## Vorliegender Text
---------------

Sonntag, Oktober 6

Als Tourist erkennbar sein, das will niemand mehr. Und doch hat das kitschige Souvenir-T-Shirt derzeit Hochkonjunktur. Warum?

Wenn man wissen will, wo die Menschen dieses Jahr ihre Sommerferien verbracht haben, muss man sie nicht fragen. Man muss nicht einmal in Salzwasser und Sonnenstrahlen getauchte Instagram-Storys anschauen oder Tourismusstatistiken studieren. Nein, ihre T-Shirts proklamieren es, mal lautstark in fetten Buchstaben, mal flüsterleise mit filigranen Zeichnungen: Malta, Kopenhagen, Chicago. Oder obskurer: Hanksville in Utah, die Langstrasse in Zürich (ja, das gibt es).

Das Touristen-Shirt wird in all seiner kitschigen Herrlichkeit genauso zu Cargo-Shorts und Turnschuhen kombiniert wie zu flatternden Seidenjupes und Ballerinas. Auch Modelabels mischen mit: Beim amerikanischen Label Bode reproduzierte man ein Shirt aus den siebziger Jahren, das mit der Zeichnung eines Büffels für Buffalo, New York, warb. Bei Loewe huldigt man mit einer auf ein T-Shirt gedruckten alpinen Szene einem idyllischen Ort namens Brooks Pines. Tippt man ihn enthusiastisch auf Google Maps ein, realisiert man bald: Es gibt ihn gar nicht. Eine Traumdestination, im wahrsten Sinne des Wortes!

Es ist paradox: Während gegen Overtourism protestiert und von Langstreckenflügen abgeraten wird, mausert sich das offensichtlichste, universelle Symbol des klischierten Touristentums zum angesagten Kleidungsstück. Man trägt es mit Stolz und in der Hoffnung, darauf angesprochen zu werden, präsentiert es auf Social Media und lässt es sich, im Falle des Loewe-Shirts, 535 Franken kosten.

---------------

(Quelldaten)
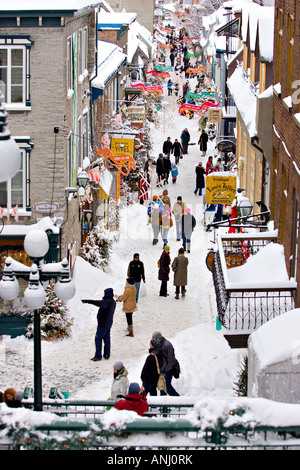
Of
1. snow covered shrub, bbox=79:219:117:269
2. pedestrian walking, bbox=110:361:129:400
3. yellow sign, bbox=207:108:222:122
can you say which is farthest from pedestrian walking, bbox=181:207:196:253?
pedestrian walking, bbox=110:361:129:400

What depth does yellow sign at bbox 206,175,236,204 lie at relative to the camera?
75.4 ft

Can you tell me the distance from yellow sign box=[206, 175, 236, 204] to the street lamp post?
12.2 metres

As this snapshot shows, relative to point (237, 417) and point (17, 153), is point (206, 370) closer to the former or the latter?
point (237, 417)

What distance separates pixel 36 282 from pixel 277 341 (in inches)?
113

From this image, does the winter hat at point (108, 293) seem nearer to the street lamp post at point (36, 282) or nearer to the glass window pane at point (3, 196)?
the glass window pane at point (3, 196)

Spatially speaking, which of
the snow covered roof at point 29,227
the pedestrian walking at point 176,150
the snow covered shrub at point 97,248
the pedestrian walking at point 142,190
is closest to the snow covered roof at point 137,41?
the pedestrian walking at point 176,150

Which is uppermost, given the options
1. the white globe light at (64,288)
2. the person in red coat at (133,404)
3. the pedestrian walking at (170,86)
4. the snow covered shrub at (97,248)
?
the pedestrian walking at (170,86)

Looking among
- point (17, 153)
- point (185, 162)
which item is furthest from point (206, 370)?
point (185, 162)

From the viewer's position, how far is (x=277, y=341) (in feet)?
33.6

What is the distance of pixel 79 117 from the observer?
22594 millimetres

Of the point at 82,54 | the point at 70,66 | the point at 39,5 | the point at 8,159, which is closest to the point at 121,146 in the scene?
the point at 82,54

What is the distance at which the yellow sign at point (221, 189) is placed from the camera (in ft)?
75.4

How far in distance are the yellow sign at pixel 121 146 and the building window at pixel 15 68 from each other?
7.75 m

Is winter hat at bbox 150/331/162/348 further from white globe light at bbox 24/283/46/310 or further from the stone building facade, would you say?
white globe light at bbox 24/283/46/310
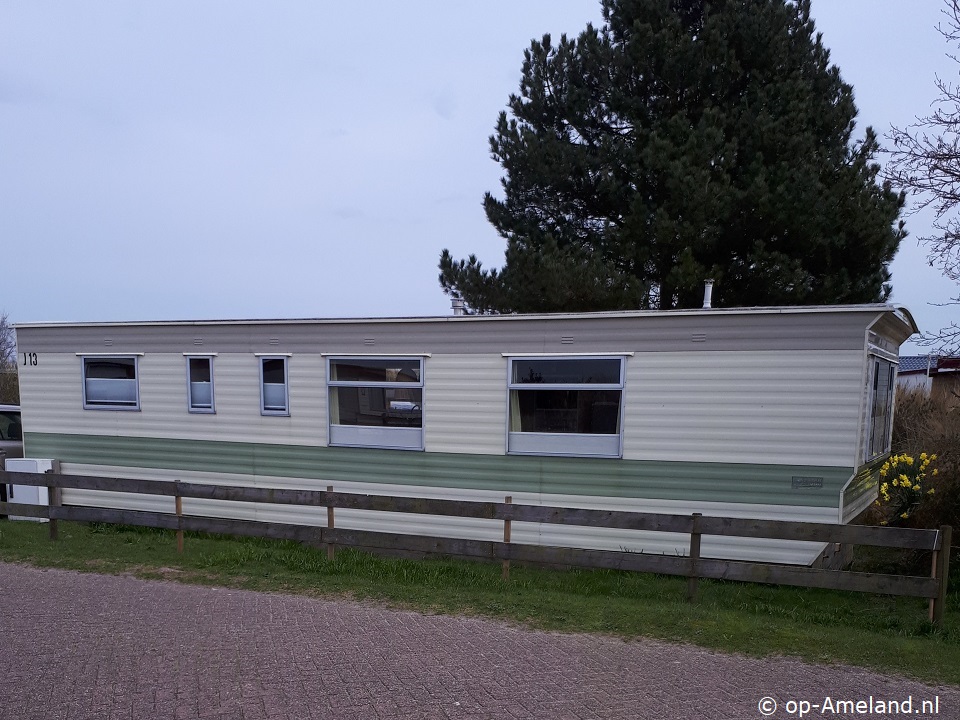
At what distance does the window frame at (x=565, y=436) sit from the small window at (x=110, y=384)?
17.7ft

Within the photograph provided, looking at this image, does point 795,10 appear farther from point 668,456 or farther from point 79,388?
point 79,388

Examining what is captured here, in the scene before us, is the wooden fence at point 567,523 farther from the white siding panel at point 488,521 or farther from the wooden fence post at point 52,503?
the white siding panel at point 488,521

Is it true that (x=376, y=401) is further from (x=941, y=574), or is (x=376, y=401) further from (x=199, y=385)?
(x=941, y=574)

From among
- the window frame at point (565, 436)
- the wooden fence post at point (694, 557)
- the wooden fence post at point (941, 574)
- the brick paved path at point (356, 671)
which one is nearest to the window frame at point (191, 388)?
the brick paved path at point (356, 671)

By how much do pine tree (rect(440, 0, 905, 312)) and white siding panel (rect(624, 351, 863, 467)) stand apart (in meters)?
6.13

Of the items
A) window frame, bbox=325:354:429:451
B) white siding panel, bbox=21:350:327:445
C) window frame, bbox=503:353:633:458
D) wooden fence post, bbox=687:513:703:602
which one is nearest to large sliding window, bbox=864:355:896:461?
window frame, bbox=503:353:633:458

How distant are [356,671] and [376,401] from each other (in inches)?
176

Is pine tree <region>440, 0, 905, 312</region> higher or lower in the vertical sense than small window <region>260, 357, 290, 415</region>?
higher

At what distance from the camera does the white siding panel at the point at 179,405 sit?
8.88m

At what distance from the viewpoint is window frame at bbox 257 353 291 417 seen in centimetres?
894

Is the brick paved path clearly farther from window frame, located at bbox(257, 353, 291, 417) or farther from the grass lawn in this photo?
window frame, located at bbox(257, 353, 291, 417)

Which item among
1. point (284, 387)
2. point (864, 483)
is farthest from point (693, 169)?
point (284, 387)

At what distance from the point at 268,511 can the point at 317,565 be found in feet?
8.16

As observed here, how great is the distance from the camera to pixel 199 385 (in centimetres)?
939
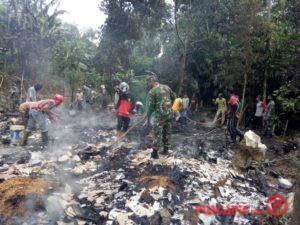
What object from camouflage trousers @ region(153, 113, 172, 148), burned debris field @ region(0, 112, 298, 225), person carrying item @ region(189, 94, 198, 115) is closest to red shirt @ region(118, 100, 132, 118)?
burned debris field @ region(0, 112, 298, 225)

---------------

## Aufgabe A
Welche Orte zählt der Text über Souvenir-T-Shirts nach den Worten „ihre T-Shirts proklamieren es“ auf?
## Aufgabe B
Welche Zeilen der Liste enthalten die Zeichenfolge „person“? Gib jede davon vollständig wieder und beachte dabei die Groß- und Kleinschreibung.
Der Text über Souvenir-T-Shirts und die Liste stammen aus unterschiedlichen Quellen.

## Musterlösung A
Malta, Kopenhagen, Chicago, Hanksville in Utah und die Langstrasse in Zürich.

## Musterlösung B
2. the person in red coat at (133,404)
What object from camouflage trousers @ region(153, 113, 172, 148), burned debris field @ region(0, 112, 298, 225), person carrying item @ region(189, 94, 198, 115) is closest to red shirt @ region(118, 100, 132, 118)?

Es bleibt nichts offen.